Ia akhirnya menemui Bob Gallagher, Vice President for Asia Pacific Operations Newmont di kantor PT. NPN di Jakarta. Orang itu mengemukakan alasannya menawarkan posisi penting. Martiono dianggap sebagai sosok yang diperlukan untuk memimpin PT. NPN. “Newmont butuh sosok pemimpin yang mudah tersenyum dan menjalankan perusahaan dengan tenang,” ujar Bob kepada Martiono.

“Apa jabatan untuk saya,” tanya Martiono.

“Presiden Direktur,” jawab Bob. Ia tidak kaget. Dia hanya ingin memastikan kembali. Pada pertemuan terakhir dengan Rozan Anwar, posisi itu sudah disampaikan. Jabatan Presiden Direktur (Presdir) saat itu masih dipegang oleh Noke Kiroyan. Kini Noke sebagai Presiden Komisaris PT. NPN. Sosok Noke baginya, bukan orang yang baru dikenalnya.

CUPLIKAN DATA
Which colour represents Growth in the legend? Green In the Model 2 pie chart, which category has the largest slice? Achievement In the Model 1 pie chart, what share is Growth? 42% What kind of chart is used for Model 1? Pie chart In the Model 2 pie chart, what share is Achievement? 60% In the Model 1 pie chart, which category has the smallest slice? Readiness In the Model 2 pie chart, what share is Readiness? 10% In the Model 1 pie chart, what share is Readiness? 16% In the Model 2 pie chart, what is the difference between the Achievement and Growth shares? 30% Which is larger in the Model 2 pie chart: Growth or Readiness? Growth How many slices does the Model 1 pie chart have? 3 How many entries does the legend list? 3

PERTANYAAN UNTUK DIJAWAB
A – Menurut bagian dokumen, siapa yang saat itu masih memegang jabatan Presiden Direktur PT. NPN?
B – Salin persis teks bagian dokumen antara "Ia akhirnya menemui" dan "yang baru dikenalnya.", termasuk kedua batas itu.

HASIL YANG DIHARAPKAN
A – Noke Kiroyan.

B –
Ia akhirnya menemui Bob Gallagher, Vice President for Asia Pacific Operations Newmont di kantor PT. NPN di Jakarta. Orang itu mengemukakan alasannya menawarkan posisi penting. Martiono dianggap sebagai sosok yang diperlukan untuk memimpin PT. NPN. “Newmont butuh sosok pemimpin yang mudah tersenyum dan menjalankan perusahaan dengan tenang,” ujar Bob kepada Martiono.

“Apa jabatan untuk saya,” tanya Martiono.

“Presiden Direktur,” jawab Bob. Ia tidak kaget. Dia hanya ingin memastikan kembali. Pada pertemuan terakhir dengan Rozan Anwar, posisi itu sudah disampaikan. Jabatan Presiden Direktur (Presdir) saat itu masih dipegang oleh Noke Kiroyan. Kini Noke sebagai Presiden Komisaris PT. NPN. Sosok Noke baginya, bukan orang yang baru dikenalnya.